CoreWeave Cuts Revenue Forecast After Data Center Delay, Shares Drop Despite AI Boom
Nvidia-backed CoreWeave trimmed its annual revenue forecast after a delay at a third-party data center partner, slightly dampening the excitement from a strong September quarter fueled by growing demand for AI cloud services.
The company’s shares fell more than 6% in extended trading after CFO Nitin Agrawal projected 2025 revenue between $5.05 billion and $5.15 billion. This is lower than the prior estimate of $5.15 billion to $5.35 billion, and below analysts’ expectations of $5.29 billion.
Despite the delay, CoreWeave confirmed that the affected customer extended the contract’s expiration date, keeping the total deal value intact, though the company did not disclose the client’s identity.
Strong Q3 Performance Amid AI Demand
CoreWeave has become a critical infrastructure partner for leading tech companies, landing several multibillion-dollar deals, including:
- A $14 billion deal with Meta Platforms
- A $6.5 billion contract with OpenAI, the creator of ChatGPT
These contracts highlight the skyrocketing demand for AI-powered GPUs.

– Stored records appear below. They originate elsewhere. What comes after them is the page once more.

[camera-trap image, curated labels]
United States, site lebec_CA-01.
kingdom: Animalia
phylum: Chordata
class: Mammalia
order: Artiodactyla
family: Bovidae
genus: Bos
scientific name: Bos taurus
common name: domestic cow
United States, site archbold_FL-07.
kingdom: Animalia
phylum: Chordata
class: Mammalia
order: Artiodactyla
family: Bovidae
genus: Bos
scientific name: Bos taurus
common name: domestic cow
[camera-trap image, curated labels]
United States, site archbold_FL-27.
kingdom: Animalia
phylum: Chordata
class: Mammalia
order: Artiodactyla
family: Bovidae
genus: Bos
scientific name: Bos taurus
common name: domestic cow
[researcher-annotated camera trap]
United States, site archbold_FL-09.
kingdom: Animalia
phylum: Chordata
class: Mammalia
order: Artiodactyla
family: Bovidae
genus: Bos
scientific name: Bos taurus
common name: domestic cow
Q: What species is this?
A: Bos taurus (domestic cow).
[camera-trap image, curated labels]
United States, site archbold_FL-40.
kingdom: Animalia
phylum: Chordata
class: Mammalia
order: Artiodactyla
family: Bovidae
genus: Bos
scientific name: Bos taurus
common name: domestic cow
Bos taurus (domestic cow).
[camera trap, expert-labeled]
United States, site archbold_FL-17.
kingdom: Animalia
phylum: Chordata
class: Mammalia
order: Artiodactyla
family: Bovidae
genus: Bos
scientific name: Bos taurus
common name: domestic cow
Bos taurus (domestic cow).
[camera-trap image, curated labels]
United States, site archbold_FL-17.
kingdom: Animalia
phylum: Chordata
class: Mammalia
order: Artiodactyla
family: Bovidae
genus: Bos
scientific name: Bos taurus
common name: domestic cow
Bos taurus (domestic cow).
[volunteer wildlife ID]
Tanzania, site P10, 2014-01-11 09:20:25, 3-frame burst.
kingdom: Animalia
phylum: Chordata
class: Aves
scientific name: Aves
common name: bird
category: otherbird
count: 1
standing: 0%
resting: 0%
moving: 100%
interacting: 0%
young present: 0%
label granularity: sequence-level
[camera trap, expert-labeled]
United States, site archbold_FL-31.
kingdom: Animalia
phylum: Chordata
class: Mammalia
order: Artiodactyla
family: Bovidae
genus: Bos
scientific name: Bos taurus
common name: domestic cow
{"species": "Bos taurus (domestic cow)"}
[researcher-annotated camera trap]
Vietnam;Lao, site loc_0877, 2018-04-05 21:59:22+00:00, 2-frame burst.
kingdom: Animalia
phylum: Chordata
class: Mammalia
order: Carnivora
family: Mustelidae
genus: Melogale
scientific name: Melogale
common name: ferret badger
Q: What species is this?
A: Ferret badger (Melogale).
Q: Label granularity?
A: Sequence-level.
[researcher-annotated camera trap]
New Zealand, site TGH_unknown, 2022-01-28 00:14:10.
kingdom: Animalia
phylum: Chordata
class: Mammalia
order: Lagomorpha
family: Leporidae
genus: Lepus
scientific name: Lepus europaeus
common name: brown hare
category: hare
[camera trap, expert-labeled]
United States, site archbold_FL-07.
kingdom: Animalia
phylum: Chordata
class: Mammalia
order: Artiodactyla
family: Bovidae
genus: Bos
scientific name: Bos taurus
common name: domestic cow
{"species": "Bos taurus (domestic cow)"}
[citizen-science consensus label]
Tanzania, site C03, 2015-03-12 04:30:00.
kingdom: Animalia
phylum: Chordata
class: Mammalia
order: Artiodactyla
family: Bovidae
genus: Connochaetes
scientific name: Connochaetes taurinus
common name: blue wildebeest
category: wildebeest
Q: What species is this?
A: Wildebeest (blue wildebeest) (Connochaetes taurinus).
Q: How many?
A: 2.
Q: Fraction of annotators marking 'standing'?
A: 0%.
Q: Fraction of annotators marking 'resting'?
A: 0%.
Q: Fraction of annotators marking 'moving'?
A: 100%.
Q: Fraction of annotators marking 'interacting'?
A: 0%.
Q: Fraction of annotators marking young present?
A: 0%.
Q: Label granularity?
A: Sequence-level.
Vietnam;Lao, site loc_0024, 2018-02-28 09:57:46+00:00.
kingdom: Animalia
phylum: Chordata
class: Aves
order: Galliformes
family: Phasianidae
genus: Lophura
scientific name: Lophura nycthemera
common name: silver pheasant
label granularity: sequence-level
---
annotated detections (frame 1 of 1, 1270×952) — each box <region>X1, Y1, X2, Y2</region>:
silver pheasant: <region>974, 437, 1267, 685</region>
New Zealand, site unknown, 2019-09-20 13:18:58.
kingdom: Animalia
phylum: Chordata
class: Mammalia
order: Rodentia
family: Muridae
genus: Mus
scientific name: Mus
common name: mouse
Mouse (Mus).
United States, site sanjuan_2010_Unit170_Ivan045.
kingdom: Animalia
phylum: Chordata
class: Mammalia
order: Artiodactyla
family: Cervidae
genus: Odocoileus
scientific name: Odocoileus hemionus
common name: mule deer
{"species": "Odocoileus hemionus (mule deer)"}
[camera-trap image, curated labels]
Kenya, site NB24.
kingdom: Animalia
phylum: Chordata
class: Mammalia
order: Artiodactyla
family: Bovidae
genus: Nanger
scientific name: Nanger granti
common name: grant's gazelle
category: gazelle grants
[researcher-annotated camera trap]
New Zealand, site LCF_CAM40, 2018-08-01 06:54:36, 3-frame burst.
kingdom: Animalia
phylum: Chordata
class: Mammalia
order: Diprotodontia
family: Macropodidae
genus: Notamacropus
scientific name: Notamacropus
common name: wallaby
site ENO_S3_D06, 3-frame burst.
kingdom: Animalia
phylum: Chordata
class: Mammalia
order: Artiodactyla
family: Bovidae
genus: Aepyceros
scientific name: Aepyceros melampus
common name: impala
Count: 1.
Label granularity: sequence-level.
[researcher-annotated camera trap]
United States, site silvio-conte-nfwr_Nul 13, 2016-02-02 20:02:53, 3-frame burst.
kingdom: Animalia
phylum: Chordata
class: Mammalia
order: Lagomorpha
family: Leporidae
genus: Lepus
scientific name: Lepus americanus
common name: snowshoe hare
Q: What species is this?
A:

In the third quarter, CoreWeave’s revenue more than doubled to $1.36 billion, exceeding analysts’ expectations of $1.29 billion.
Expansion and Capital Spending
Reflecting broader trends in the cloud and AI sectors, CoreWeave expects capital spending to more than double next year compared to 2025, with projected spending of $12 billion to $14 billion.
Originally a large-scale Ethereum miner, CoreWeave transformed its powerful GPU infrastructure into a cloud platform supporting AI applications, positioning itself as a key player in the AI revolution.
However, its expansion plans faced a setback in late October when crypto miner Core Scientific terminated a $9 billion all-stock merger agreement, temporarily slowing growth plans.
Margins and Challenges
While CoreWeave’s stock has more than doubled since going public at $40 per share earlier this year, giving the company a valuation above $50 billion, its margins are under pressure:
- Adjusted operating income margin fell to 16% in Q3, down from 21% a year ago
- Rising AI chip prices, intense competition for computing power, and the high cost of expanding cloud infrastructure could further squeeze profits
What This Means for Investors
CoreWeave’s story is a mix of impressive growth and cautionary signals. The company is benefiting from the booming AI market, landing massive contracts and expanding its cloud capabilities. Yet, delays, high costs, and competition could challenge profitability in the near term.
Investors should watch:
- How CoreWeave manages supply chain delays
- The impact of rising chip prices
- Execution on AI cloud expansion
Despite recent setbacks, CoreWeave remains a key player in the AI infrastructure market, and its trajectory will likely mirror the broader growth of AI adoption in cloud computing.